- [The data]:
——————————
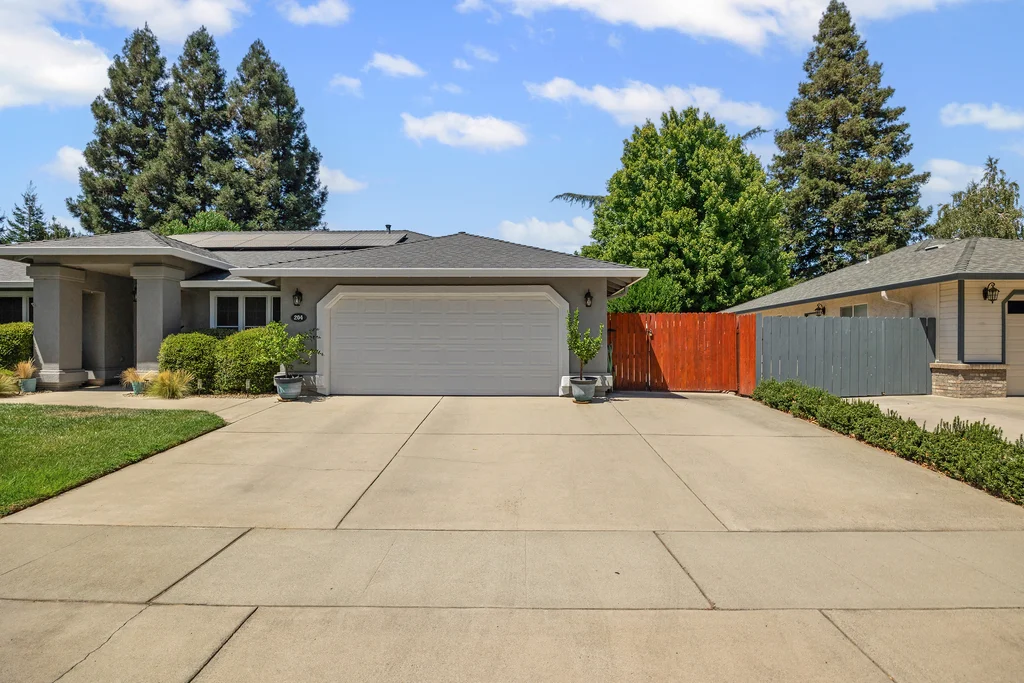 204 Crater Lake Dr - 005 (Photos)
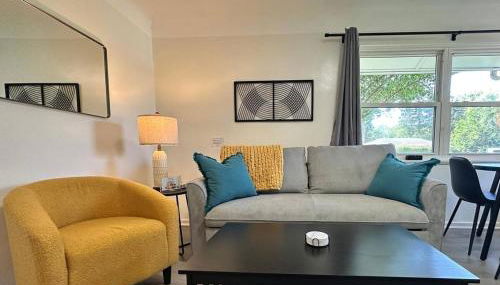 KING bed, Pet Friendly, Modern Retreat in CLE-BW - Foto 4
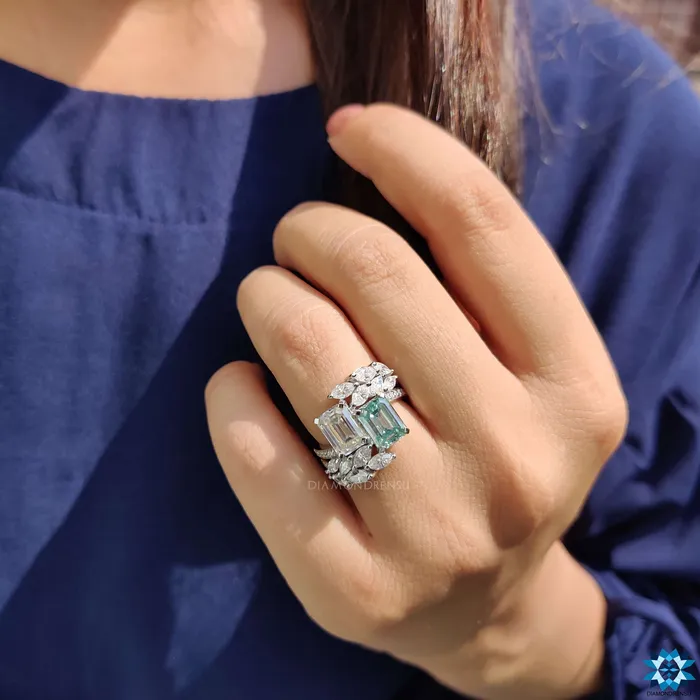 Diamondrensu Rings Vintage Style 493 TW Emerald Cut Unique Moissanite Engagement Ring Decorative Bypass Pave Moissanite Ring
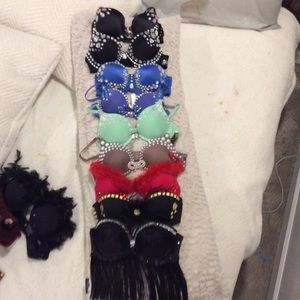 34B Victoria secret bras!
——————————
- [Directions]: The expected output is exactly the lines from the one containing "Diamondrensu Rings Vintage" through the last line of the listing, both included, with every picture left out.

- [Answer box]:
 Diamondrensu Rings Vintage Style 493 TW Emerald Cut Unique Moissanite Engagement Ring Decorative Bypass Pave Moissanite Ring
 34B Victoria secret bras!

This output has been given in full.